I am agape (though not completely surprised) at the level of animosity in the comments to my last few posts, and disappointed at the number of people who called each other's opinions "crap" and such. That is so sad. I hate it when that happens on my own blog.
And let's not even get started with the fact that one of the first and most heatedly argumentative commenters is my own sister (I love you, Rivka, kissy-kissy from your sissy!)
Still, better a heated written argument on a blog than bullets on the field, that's what I always say (actually, I never said it until just now, but it has quite a nice ring to it, doesn't it?)
To the person who wondered, after a post of mine about a week ago, why I don't give my reasons for being "thinly pro-disengagement," this is it!
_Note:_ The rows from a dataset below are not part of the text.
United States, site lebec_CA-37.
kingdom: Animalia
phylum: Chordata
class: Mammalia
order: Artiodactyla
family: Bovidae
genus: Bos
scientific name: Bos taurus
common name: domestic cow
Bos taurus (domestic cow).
Because if I got this kind of flack for writing about something as seemingly "something we might agree on" as children's participation in the anti-disengagement movement, imagine how much I'd have to monitor the comments if I actually forayed into talking about why I think disengaging makes sense!
Yeah, I know, if I had more guts I'd just go for broke. But I don't have time to monitor the comments like that, OK? My blog, my decision. On the blog, I'll do what I feel like, when I feel like it. Maybe that will be today, maybe tomorrow, maybe never. I'm busy. I have a Kotel to go to and a country I love very much to worry about. If I ever run for political office I'll be more conscientous about making my opinions more transparent. Meanwhile, I'm just a blogger.
Meanwhile, here's one thing I do have to say against Sharon's decision: Is it just my imagination, or did he (Sharon, that is) never give a strong, public statement about why he thinks disengaging makes sense? I mean, those of us who happen to think it's not a bad idea might have our own opinions about why, but maybe my idea about why is not Sharon's idea about why. It would have been considerate of him to let us know why, and why now, don't you think? Doesn't do much good for national unity if even those of us who are "thinly" behind him don't really know what he's thinking. It makes it much harder to make a case for what he's doing in the face of something tangible like entire communities of our own people being emptied and turned into rubble.
I've been hearing a lot of criticism to the effect that "even those who are pro-disengagement are against how the disengagement is being carried out" and in many ways I agree. Not all ways, but many ways. The Israeli government hasn't been good about hasbara (PR/ "explaining our side") when it comes to the conflict with the Palestinians (or, as some commenters might prefer, "the Arabs living under Israeli occupation in the West Bank and Gaza" - whatever you want to call them, there they are), and now it's not doing a good job of hasbara when it comes to uprooting beautiful communities full of fellow Jews.
At least with the Palestinian conflict, there is the obvious reasoning that we have terrorists to worry about and deal with. But with the disengagement, much more hasbara is called for, because the big question is why now? If we do not understand why now, then we cannot understand why.
Thanks to Renegade Rebbetzin for remembering and finding my original post about the disengagment (now with update!) Interesting to see which parts of that post still resonate for me, almost 6 months later, and which do not (most of it still does). I never would have bothered to find the URL without her. Thanks, Ren Reb.